··· AVAILABLE DATA
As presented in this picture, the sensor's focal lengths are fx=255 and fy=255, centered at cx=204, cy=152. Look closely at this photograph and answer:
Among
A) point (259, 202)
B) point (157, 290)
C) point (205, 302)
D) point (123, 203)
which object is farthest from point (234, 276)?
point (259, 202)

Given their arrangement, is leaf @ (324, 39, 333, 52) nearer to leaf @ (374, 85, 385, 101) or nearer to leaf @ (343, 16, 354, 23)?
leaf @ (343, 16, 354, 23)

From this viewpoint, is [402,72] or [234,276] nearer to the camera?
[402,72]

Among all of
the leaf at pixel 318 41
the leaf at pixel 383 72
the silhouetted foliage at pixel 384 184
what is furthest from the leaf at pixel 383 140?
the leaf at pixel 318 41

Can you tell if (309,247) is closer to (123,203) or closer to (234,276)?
······
» **INSTRUCTIONS FOR THE TASK**: Render every line of the records above as a Markdown table with the columns Row and Line. Number the rows in order and leave out blank lines.

» **WORKED SOLUTION**:
| Row | Line |
|---|---|
| 1 | As presented in this picture, the sensor's focal lengths are fx=255 and fy=255, centered at cx=204, cy=152. Look closely at this photograph and answer: |
| 2 | Among |
| 3 | A) point (259, 202) |
| 4 | B) point (157, 290) |
| 5 | C) point (205, 302) |
| 6 | D) point (123, 203) |
| 7 | which object is farthest from point (234, 276)? |
| 8 | point (259, 202) |
| 9 | Given their arrangement, is leaf @ (324, 39, 333, 52) nearer to leaf @ (374, 85, 385, 101) or nearer to leaf @ (343, 16, 354, 23)? |
| 10 | leaf @ (343, 16, 354, 23) |
| 11 | From this viewpoint, is [402,72] or [234,276] nearer to the camera? |
| 12 | [402,72] |
| 13 | Among all of |
| 14 | the leaf at pixel 318 41 |
| 15 | the leaf at pixel 383 72 |
| 16 | the silhouetted foliage at pixel 384 184 |
| 17 | what is furthest from the leaf at pixel 383 140? |
| 18 | the leaf at pixel 318 41 |
| 19 | Can you tell if (309,247) is closer to (123,203) or closer to (234,276)? |